§ Data for this task

-- -- --

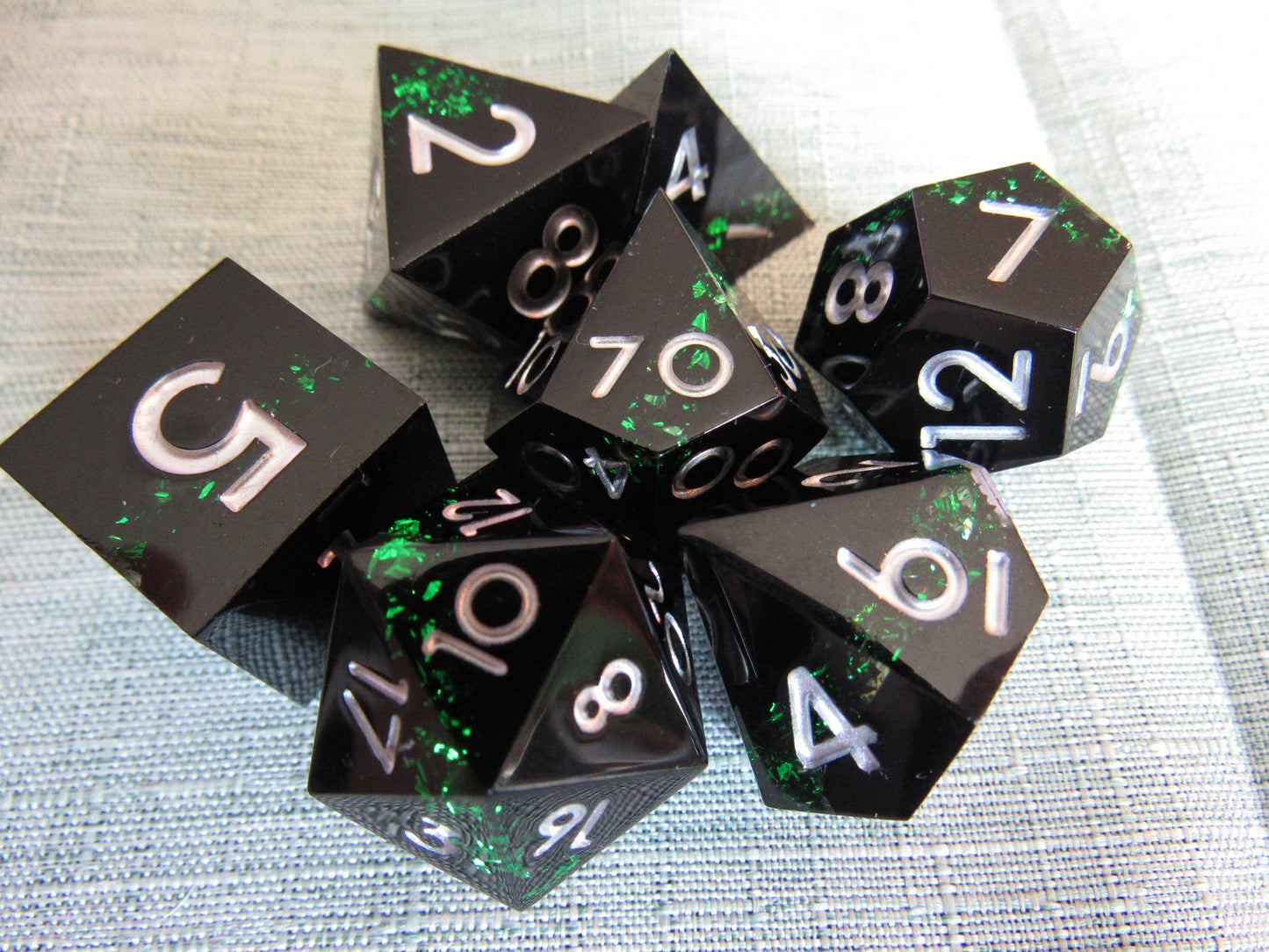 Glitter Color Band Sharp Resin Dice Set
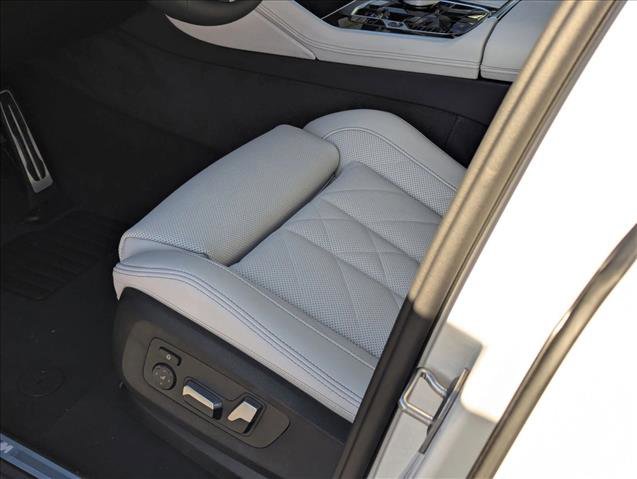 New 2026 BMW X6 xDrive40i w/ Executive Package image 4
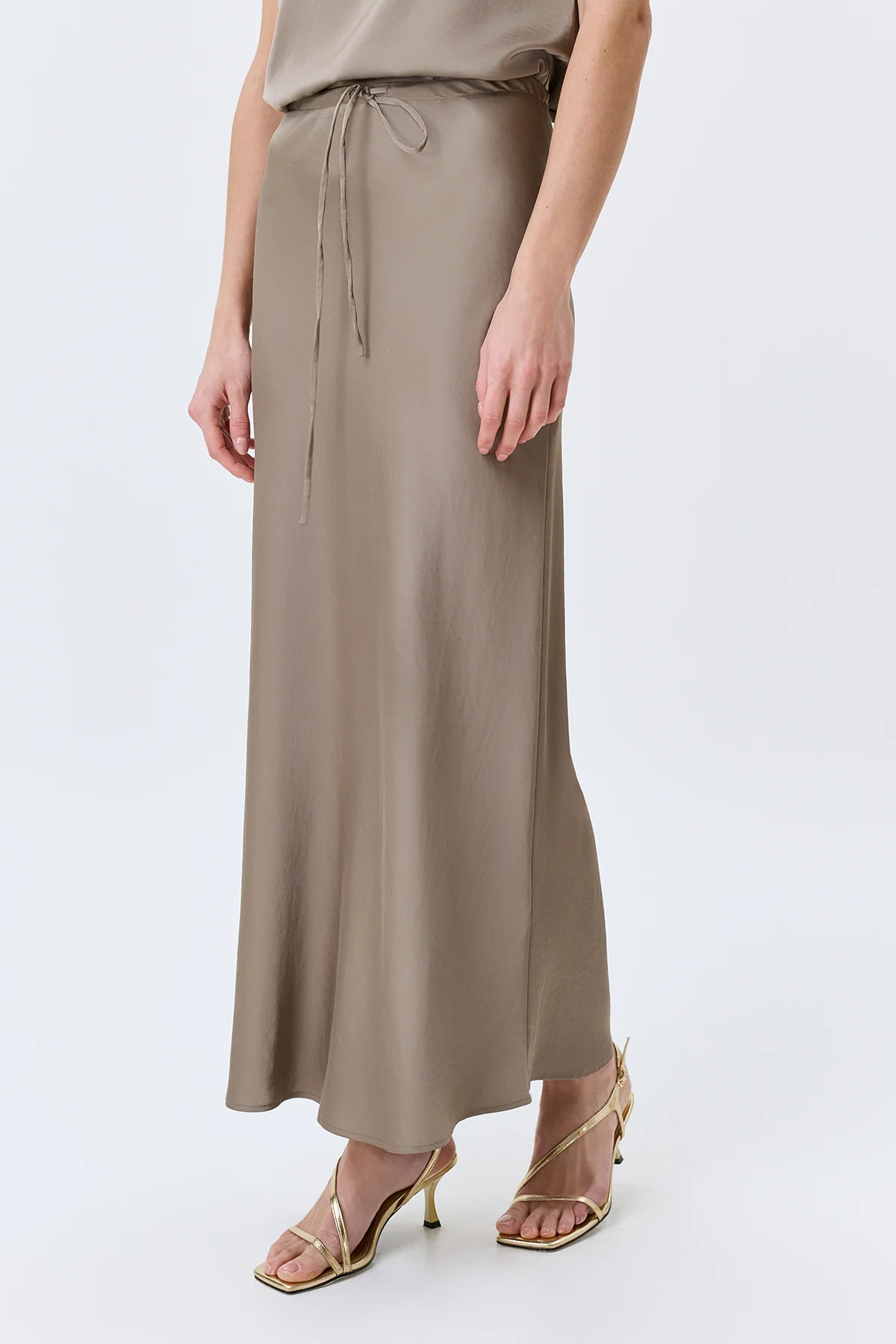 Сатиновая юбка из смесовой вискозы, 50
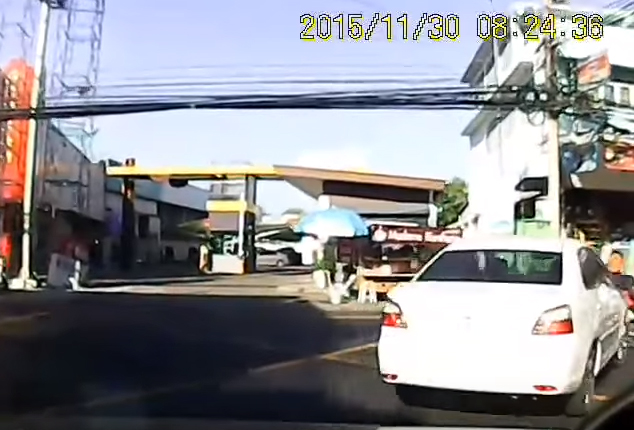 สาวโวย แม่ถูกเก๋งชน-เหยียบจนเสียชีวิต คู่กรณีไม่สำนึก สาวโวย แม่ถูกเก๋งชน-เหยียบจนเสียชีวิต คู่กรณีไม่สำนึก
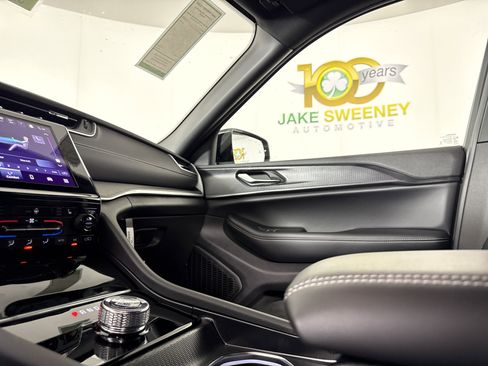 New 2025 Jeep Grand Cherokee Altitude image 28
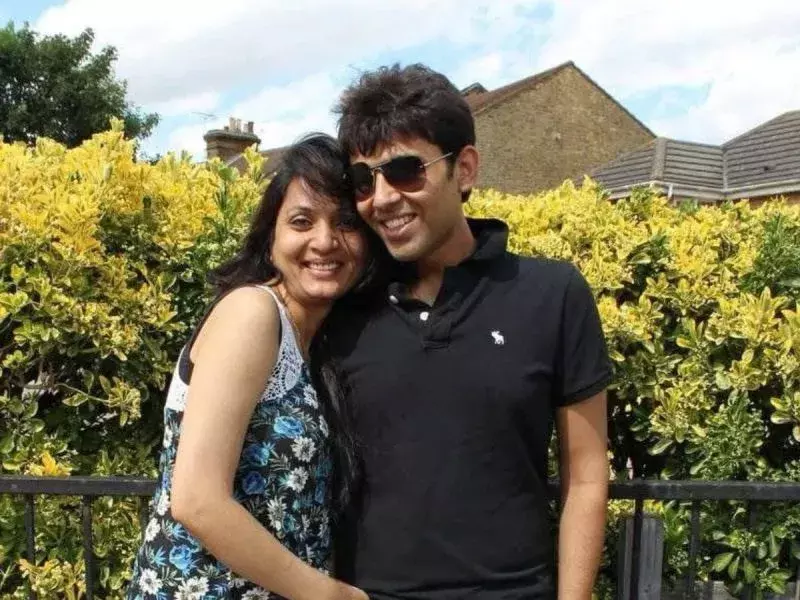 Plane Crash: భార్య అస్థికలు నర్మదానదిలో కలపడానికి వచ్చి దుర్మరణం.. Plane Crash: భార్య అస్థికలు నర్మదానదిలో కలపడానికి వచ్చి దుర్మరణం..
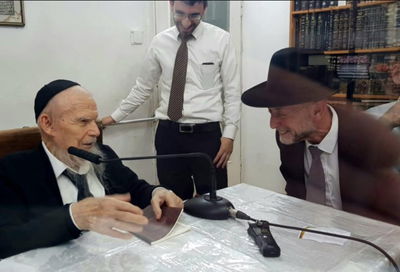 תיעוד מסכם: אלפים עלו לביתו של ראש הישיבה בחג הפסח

-- -- --

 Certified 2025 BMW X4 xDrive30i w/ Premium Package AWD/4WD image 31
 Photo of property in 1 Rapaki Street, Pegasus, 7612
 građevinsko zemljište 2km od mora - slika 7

-- -- --

§ What you need to do
Rewrite the stretch of records from the line with "Glitter Color Band Sharp Resin Dice Set" through the line with "వచ్చి దుర్మరణం.. Plane", swapping "Resin" for "Acrylic" and keeping everything else the same. Leave the pictures out of your answer.

§ Completed task
 Glitter Color Band Sharp Acrylic Dice Set
 New 2026 BMW X6 xDrive40i w/ Executive Package image 4
 Сатиновая юбка из смесовой вискозы, 50
 สาวโวย แม่ถูกเก๋งชน-เหยียบจนเสียชีวิต คู่กรณีไม่สำนึก สาวโวย แม่ถูกเก๋งชน-เหยียบจนเสียชีวิต คู่กรณีไม่สำนึก
 New 2025 Jeep Grand Cherokee Altitude image 28
 Plane Crash: భార్య అస్థికలు నర్మదానదిలో కలపడానికి వచ్చి దుర్మరణం.. Plane Crash: భార్య అస్థికలు నర్మదానదిలో కలపడానికి వచ్చి దుర్మరణం..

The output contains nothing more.